O tema da cobrança de mensalidade para serviços de educação superior tem a mesma natureza do pedágio urbano, sobre o qual escrevi minha coluna do dia 1º.
O pedágio urbano justifica-se porque um bem econômico público, as vias públicas, torna-se um bem econômico privado quando se congestiona. A natureza econômica das vias públicas altera-se de acordo com a intensidade do seu uso. As universidades públicas oferecem dois serviços de natureza distinta, apesar de haver complementaridades entre eles. A atividade de pesquisa constitui um bem público no sentido econômico, enquanto a atividade de ensino constitui um bem privado.
O que se chama de “bem econômico público” na literatura econômica é aquele que tem a propriedade técnica da “não rivalidade”: o fato de uma pessoa utilizar o bem não impede que outra(s) pessoa(s) também o utilize(m) simultaneamente. A circulação de um automóvel em uma rua não impede que outro a utilize simultaneamente enquanto não houver congestionamento.
As vias públicas, portanto, são bens públicos imperfeitos, pois estão sujeitas à congestão. O conhecimento é o exemplo mais puro de bem público. O fato de uma pessoa estudar aritmética não impede que outra pessoa estude a mesma disciplina. Assim, a aritmética é um bem público.

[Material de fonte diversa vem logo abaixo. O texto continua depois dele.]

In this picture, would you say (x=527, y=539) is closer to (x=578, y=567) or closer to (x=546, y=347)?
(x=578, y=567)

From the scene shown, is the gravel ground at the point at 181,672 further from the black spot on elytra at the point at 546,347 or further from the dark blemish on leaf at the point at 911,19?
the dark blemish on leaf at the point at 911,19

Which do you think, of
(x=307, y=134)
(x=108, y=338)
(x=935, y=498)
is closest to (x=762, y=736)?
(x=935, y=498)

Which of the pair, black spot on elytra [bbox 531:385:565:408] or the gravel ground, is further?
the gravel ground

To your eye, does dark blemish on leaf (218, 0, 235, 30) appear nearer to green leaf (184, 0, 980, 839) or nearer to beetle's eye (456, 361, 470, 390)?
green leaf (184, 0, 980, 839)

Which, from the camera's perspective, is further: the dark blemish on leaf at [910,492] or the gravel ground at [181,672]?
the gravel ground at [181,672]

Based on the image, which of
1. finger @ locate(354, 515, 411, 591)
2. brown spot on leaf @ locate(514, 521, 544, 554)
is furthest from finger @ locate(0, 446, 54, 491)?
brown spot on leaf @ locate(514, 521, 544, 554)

O conhecimento produzido pela pesquisa universitária é um bem público. É não rival. Adicionalmente, a natureza do conhecimento produzido na universidade – de interesse geral e normalmente sem aplicação direta – dificulta que patentes sejam um recurso possível para garantir geração de renda que financie a estrutura da universidade.

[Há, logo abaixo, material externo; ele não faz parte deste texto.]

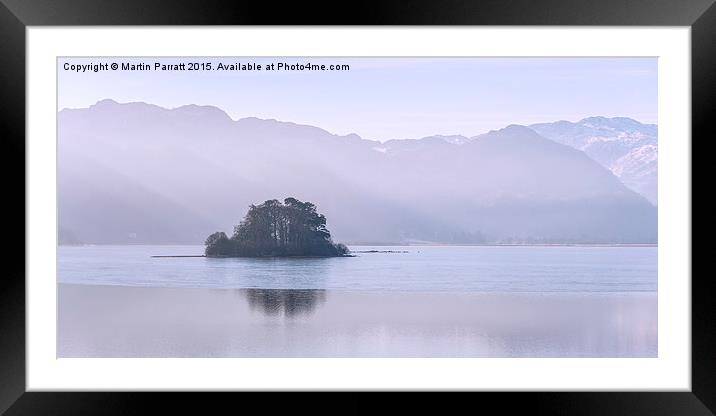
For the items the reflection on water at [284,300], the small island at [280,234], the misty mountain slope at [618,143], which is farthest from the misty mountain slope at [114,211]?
the misty mountain slope at [618,143]

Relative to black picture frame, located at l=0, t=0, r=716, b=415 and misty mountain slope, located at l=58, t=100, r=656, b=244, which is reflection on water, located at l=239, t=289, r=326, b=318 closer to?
misty mountain slope, located at l=58, t=100, r=656, b=244

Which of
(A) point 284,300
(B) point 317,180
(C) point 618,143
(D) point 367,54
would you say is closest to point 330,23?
(D) point 367,54

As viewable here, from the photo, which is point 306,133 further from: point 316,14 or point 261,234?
point 316,14

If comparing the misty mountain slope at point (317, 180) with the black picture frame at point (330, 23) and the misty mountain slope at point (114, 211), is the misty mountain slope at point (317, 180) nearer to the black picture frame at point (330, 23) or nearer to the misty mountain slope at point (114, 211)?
the misty mountain slope at point (114, 211)

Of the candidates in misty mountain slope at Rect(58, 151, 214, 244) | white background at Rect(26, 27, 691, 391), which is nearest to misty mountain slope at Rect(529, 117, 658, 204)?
misty mountain slope at Rect(58, 151, 214, 244)

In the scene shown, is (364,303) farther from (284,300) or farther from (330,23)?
(330,23)

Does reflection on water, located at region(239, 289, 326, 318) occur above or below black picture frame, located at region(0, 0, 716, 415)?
below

Ou seja, a pesquisa descompromissada de maiores interesses econômicos conduzida nas universidades tem que ser financiada por recursos de natureza pública. Note que não há necessidade de a universidade ser pública no sentido legal. Muita pesquisa descompromissada nos EUA é produzida em instituições privadas. O importante é que essas instituições, sejam as legalmente públicas, sejam as privadas, financiem a pesquisa com receitas de natureza pública.

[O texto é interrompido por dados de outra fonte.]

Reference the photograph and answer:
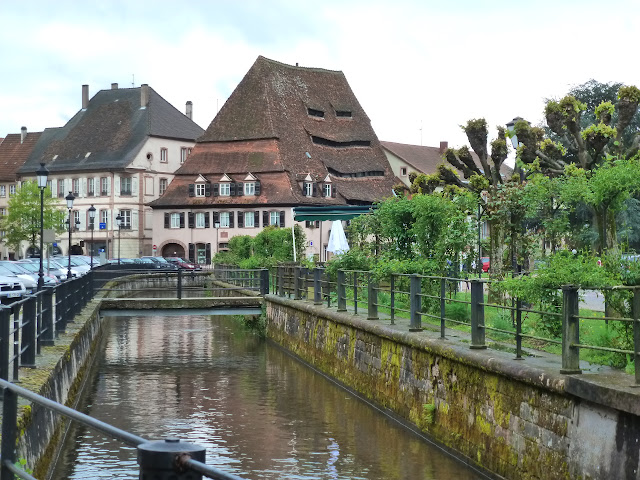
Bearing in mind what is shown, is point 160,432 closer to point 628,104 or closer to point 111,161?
point 628,104

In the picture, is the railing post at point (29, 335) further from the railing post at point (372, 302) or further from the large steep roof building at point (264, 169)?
the large steep roof building at point (264, 169)

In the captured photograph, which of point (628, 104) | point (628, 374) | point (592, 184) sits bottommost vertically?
point (628, 374)

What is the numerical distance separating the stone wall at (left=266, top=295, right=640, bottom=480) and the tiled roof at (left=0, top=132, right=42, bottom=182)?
99.0 meters

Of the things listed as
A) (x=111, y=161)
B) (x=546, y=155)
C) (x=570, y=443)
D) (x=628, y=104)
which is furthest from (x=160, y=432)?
(x=111, y=161)

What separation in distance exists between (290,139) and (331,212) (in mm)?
54045

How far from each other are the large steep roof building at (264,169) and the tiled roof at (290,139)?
8 cm

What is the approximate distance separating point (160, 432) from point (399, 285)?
8772 mm

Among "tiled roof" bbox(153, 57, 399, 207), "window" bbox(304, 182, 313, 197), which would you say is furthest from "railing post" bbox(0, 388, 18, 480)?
"window" bbox(304, 182, 313, 197)

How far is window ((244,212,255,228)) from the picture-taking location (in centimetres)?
8844

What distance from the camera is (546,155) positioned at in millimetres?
28391

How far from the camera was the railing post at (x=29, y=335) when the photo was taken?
1368 centimetres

O ensino universitário é um bem de natureza privada. As competências, as técnicas e o conhecimento transmitido ao aluno nas universidades aumentarão a produtividade dele. Ele conseguirá recuperar privadamente o valor do investimento na forma de maiores salários. O ganho para a sociedade de um novo profissional graduado, cujo conhecimento foi adquirido em universidade, é bem medido pelo ganho de renda desse profissional. Esse fato não é verdadeiro para o ensino fundamental. Há ganhos sociais em escolarizar a população que não são apropriados diretamente pelo estudante. Essa é a natureza pública da transmissão de conhecimento. Educação fundamental é de fato fundamental para que a sociedade funcione bem. O exemplo mais direto é a alfabetização. A comunicação entre as pessoas é muito mais difícil em uma sociedade de analfabetos. A educação fundamental melhora o funcionamento da democracia, aumenta a autonomia do indivíduo e eleva sua capacidade de discernimento. Parte desses benefícios não redundará em aumento direto de salário dos que hoje estudam. Faz todo o sentido, portanto, que a educação básica seja gratuita e não faz sentido que a educação universitária seja gratuita. O ensino universitário deve ser pago. Note que esse fato independe de a instituição de ensino superior ser legalmente pública ou privada.
Para os alunos que não podem financiar as mensalidades da universidade, há o recurso ao crédito educacional. Para as famílias pobres que teriam dificuldade de ter acesso ao crédito educacional de mercado, há programas públicos, como o Fies (Fundo de Financiamento Estudantil), com taxas fortemente subsidiadas.
Além dos impactos orçamentários positivos, a instituição de cobrança de mensalidade para os cursos universitários públicos teria efeito importante sobre a eficiência das universidades. O tempo médio de graduação seria reduzido e a vinculação do aluno ao curso aumentaria.